# EXERCISE GOAL:
Set down, word for word, the stretch of lines from the one containing "From the listed options pixel" to the end of the records below.

** Start of MATERIAL FOR THIS TASK **

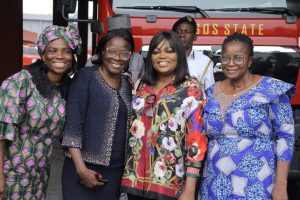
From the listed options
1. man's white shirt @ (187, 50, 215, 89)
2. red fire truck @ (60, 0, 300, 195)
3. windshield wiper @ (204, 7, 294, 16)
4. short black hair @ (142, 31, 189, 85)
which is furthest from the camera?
windshield wiper @ (204, 7, 294, 16)

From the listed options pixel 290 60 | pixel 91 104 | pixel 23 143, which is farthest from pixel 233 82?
pixel 290 60

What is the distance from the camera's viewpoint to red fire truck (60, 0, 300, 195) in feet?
18.1

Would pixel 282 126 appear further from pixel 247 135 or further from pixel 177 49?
pixel 177 49

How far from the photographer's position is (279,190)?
9.91 feet

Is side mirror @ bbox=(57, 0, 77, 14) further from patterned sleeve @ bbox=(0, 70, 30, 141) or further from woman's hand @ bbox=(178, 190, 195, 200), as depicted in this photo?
woman's hand @ bbox=(178, 190, 195, 200)

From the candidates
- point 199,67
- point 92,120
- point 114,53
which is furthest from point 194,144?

** End of MATERIAL FOR THIS TASK **

# WRITTEN SOLUTION:
From the listed options pixel 290 60 | pixel 91 104 | pixel 23 143, which is farthest from pixel 233 82?
pixel 290 60

What is the distance from the camera's viewpoint to red fire truck (60, 0, 300, 195) in feet?
18.1

Would pixel 282 126 appear further from pixel 247 135 or further from pixel 177 49?
pixel 177 49

How far from the photographer's position is (279,190)?
9.91 feet

Is side mirror @ bbox=(57, 0, 77, 14) further from patterned sleeve @ bbox=(0, 70, 30, 141) or further from woman's hand @ bbox=(178, 190, 195, 200), as depicted in this photo?
woman's hand @ bbox=(178, 190, 195, 200)

From the candidates
- point 199,67
- point 92,120
- point 114,53
which is furthest from point 194,144?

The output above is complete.